THE SPOTTED MEN (cover by Boris Vallejo, all rights remain with current holder) opens with steel kingpin J. Henry Mason and his troubleshooter “Tink” O’Neil testing out a race car built partly from Mason’s revolutionary new formula for a tougher, lighter steel alloy — one that has obvious military potential, as is noted later in the plot. Only the car axle made from the super-steel breaks. And Mason disappears. And a berserk steelworker shows up, fighting with superhuman strength and covered with spots.
The story that follows by William Bogart, isn’t great, but it’s reasonably entertaining. As more men run wild and a plane built from the alloy breaks too (carrying not only Mason’s daughter but her friend Pat Savage) Doc and his crew arrive on the scene. It soon becomes obvious there’s a conspiracy to shut down the factory — could it be that as in Bogart’s previous story Angry Ghost, the plot has roots in the new European war (this was a March 1940 story)? In a twist I must admit I didn’t expect, it turns out no — the real scheme is one of Mason’s relatives, plotting to shut down the steel mill, crash the company stock price and take it over for a song. It’s in the tradition of Death in Silver and other finance-centric evil plans.
The best part of the story is Pat miraculously saving the plane from a crash. Later on, Doc shows how much he cares about his cousin when she’s finally rescued. The worst part is that the plot is a mess. There’s an exact double of Mason’s daughter running around which only serves to confuse people. And while I understand Mason trying to keep the steel formula safe, there’s no explanation why he allowed steel made from the fake formula to go into O’Neil’s car and the daughter’s plane (it appears that’s the reason for them breaking up). And once again, I could figure out the masked villain because there’s really nobody else to suspect.
THE EVIL GNOME is a good one by Lester Dent, though Bantam went cheap on the cover: it’s a cropped version of James Bama’s cover for Red Snow (all rights to image reside with current holder). It opens with yet another of Dent’s young drifters, but this time it’s a woman: “Lion” Ellison, a female lion tamer currently out of work due to punching her last employer out for sexual assault. She answers an ad for circus work that seems tailor-made for her. And it is. After meeting the creepy old dude who placed the ad (the gnome of the title), Lion suddenly finds herself walking down the street. Two days later. And it appears that in the interim someone took a photo of her murdering the state governor. Fortunately she’s received a letter from her dead brother in which he references Doc Savage (whom Lion had held up as the kind of guy her weak-willed, petty-crook bro should be more like). Can he get out of whatever she’s stumbled into?
While it’s fairly obvious what the gnome’s secret weapon is — an anesthetic gas so quick-acting you don’t even know you’re under — its use in the book is really effective. In one scene, Doc and his crew catch up with one of the henchmen, who’s about to spill everything. An instant later (as far as they can tell) his head is bouncing on the floor, an axe lying next to it. Yet they didn’t see anyone!

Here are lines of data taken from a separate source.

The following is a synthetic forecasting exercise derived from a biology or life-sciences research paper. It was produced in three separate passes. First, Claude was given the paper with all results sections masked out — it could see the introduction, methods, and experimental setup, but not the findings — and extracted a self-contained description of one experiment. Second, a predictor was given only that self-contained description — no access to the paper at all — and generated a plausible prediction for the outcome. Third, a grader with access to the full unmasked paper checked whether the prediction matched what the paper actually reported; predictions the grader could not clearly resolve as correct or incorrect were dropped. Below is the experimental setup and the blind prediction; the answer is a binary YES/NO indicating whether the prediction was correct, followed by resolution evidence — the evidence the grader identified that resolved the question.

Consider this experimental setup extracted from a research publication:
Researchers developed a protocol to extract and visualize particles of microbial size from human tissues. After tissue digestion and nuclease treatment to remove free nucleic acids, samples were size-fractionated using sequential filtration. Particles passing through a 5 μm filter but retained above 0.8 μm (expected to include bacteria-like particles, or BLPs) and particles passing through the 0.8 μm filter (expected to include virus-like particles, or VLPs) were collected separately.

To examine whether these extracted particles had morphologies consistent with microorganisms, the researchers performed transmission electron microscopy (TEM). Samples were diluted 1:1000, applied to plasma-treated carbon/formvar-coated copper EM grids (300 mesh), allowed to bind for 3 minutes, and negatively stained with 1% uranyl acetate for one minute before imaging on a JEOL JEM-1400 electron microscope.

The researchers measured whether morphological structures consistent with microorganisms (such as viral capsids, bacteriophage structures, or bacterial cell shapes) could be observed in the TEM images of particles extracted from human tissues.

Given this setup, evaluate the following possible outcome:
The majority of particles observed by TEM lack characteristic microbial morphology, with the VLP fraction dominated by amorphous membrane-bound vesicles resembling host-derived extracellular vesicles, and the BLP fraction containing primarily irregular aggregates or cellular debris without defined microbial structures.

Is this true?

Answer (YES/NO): NO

I also like that while the killings are partly PR, they’re also partly about PR. The gnome and his crew plan to cap off their killing spree by whacking a prince who’s visiting the US to encourage American support and intervention against the Axis. Once they kill him, the gnome plans to let both sides of the war bid for their services; the winner will see the loser’s entire military and political command wiped out.
The circus angle is rationalized by several characters having known each other on the circus or carnie circuit. Mostly though, it seems an excuse for Dent to toss off a lot of circus slang, particularly in Lion’s early scenes. Lion’s skills never come into play, unlike some of Dent’s other capable female characters.
As you can tell, this is another where WW II plays a role but only in the background. It’s much more isolationist than usual: Dent’s narration speaks disdainfully of that foreign prince as trying to con the US into taking sides in the war. Previously Dent never expressed an opinion one way or the other. Was it that the pressure for intervention was becoming louder? Bobb Cotter argues another effect of the war was keeping Doc on the home front. He may have a point; I’ll look at the rate of overseas travel sometime and see if I agree.